Abstract: An R Program for Synthesizing Mediation Analysis Across Multiple Trials (Society for Prevention Research 22nd Annual Meeting)

244 An R Program for Synthesizing Mediation Analysis Across Multiple Trials

Schedule:
Thursday, May 29, 2014
Regency D (Hyatt Regency Washington)
* noted as presenting author
Shi Huang, PhD, Assistant Scientist, University of Miami, Miller School of Medicine, Miami, FL
C. Hendricks Brown, PhD, Professor, Northwestern University, Chicago, IL
David Peter MacKinnon, PhD, Professor, Arizona State University, Tempe, AZ
Title:  An R Program for Synthesizing Mediation Analyses Across Multiple Trials

ABSTRACT BODY: 

Introduction: Mediation analyses can require larger sample sizes than main effect analyses to achieve the same statistical power. Combining the findings across similar trials may be the only practical option for increasing the statistical power needed for mediation analyses.

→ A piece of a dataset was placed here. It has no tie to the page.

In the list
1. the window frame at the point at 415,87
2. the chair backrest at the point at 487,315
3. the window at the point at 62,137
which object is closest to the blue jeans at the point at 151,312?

By utilizing pooled results across multiple trials, the synthesis of mediation information provides a way to assess the overall strength of mediation across trials.

Methods: In this paper, we present the statistical theory and an R code to combine

regression coefficients from multiple research trials to estimate a combined mediated effect and a bootstrapped confidence interval under a random effects model. Values of a and b, along with their standard errors from each trial are used as input. The set-up is as follows. For each of K trials, let ai be the ith trial’s regression coefficient of the mediator on independent variable, and bi the ith trial’s regression coefficient of the outcome on the mediator, adjusted for independent variable. In large samples the regression coefficients’ distributions have approximately independent normal distributions, conditional on trial level means αi and β i..  αi and β I in turn are independently bivariate normally distributed across trials with marginal mean vector (μ) and the unknown trial-level variance-covariance matrix (Sigma). The log likelihood function was defined and we work directly with vector differentials (for μ) and matrix differentials (for Sigma), to obtain Maximum Likelihood Estimates for μ and for Sigma.

Finally, the ML estimate of the mediated effect is just the product of the estimates for μ. We then apply the Bootstrap method to obtain 1 –α confidence intervals.

Discussion: In this study, we proposed a method to estimate marginal means for mediation path a and b coefficients across multi-trials and between-trial level variance-covariance matrix based on bivariate normal distribution. It is worth noting that this program also allows researchers to evaluate mediation effects in clustered data, such as studies conducted in multiple schools and classrooms, where mediation effects usually are estimated for each cluster. Future extensions to this program include incorporating missing data on path a and path b issues, as well as including an interaction term of X and M jointly affecting Y.